Yoon was accused of favoring prosecutors who served in the special investigation bureau dealing with major crimes of high-level government officials and politicians. But all prosecutors across 59 district offices and their outposts were united in protesting the justice minister’s injustice in disciplining Yoon. It is wrong to criticize prosecutors for being selfish. Even Yoon’s deputy prosecutor recruited by Choo claimed that he and a majority of prosecutors could not agree that Yoon had committed a serious enough of wrongdoing to be pushed out of office before his tenure expires.

Seven members of the Justice Ministry’s inspection committee also unanimously concluded that the reasons cited by Choo did not justify punishment of Yoon. The Seoul Administrative Court accepted Yoon’s request for an injunction on Choo’s order to suspend him. The judge said that if a prosecutor general blindly follows a justice minister’s order, the prosecution’s independence and political neutrality cannot be sustained. The ruling was a strong message to the justice minister.

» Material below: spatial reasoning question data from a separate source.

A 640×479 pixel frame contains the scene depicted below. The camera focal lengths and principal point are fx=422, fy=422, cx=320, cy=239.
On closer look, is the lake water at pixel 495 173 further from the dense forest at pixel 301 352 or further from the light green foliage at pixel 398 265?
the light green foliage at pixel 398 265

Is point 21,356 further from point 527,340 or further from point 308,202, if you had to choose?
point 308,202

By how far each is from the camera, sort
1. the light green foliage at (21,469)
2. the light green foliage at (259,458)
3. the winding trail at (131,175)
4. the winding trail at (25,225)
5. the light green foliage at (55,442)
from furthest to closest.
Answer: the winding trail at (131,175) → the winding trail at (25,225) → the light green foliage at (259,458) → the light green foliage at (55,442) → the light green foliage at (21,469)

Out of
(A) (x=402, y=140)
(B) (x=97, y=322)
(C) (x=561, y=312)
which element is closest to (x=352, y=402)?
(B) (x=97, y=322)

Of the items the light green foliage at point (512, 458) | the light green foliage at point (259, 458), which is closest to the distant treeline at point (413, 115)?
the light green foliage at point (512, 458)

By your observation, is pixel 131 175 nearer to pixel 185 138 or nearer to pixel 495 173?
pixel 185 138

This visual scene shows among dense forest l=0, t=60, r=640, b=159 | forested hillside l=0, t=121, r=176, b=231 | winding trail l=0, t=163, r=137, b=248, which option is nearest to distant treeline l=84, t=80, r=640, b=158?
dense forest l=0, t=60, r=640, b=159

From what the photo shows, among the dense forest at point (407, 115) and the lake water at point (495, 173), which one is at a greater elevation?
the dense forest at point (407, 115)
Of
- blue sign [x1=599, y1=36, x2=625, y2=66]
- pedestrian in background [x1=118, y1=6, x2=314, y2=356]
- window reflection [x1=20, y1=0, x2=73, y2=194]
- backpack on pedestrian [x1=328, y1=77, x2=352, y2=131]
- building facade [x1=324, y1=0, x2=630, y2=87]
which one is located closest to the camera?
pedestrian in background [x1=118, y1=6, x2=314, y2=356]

Judges, prosecutors and public officials are not politicians. They must not sneak into an office at night to discreetly destroy files or edit reports to meet a design of the higher order.

Regardless of one’s personal opinion of Yoon, dismissing a chief prosecutor early without legitimate grounds is just not right. Common sense and conscience should not be compromised. A word of advice to the members of the disciplinary committee, whose identities still remain sealed: “You’re on a public mission. You must not act against your conscience.”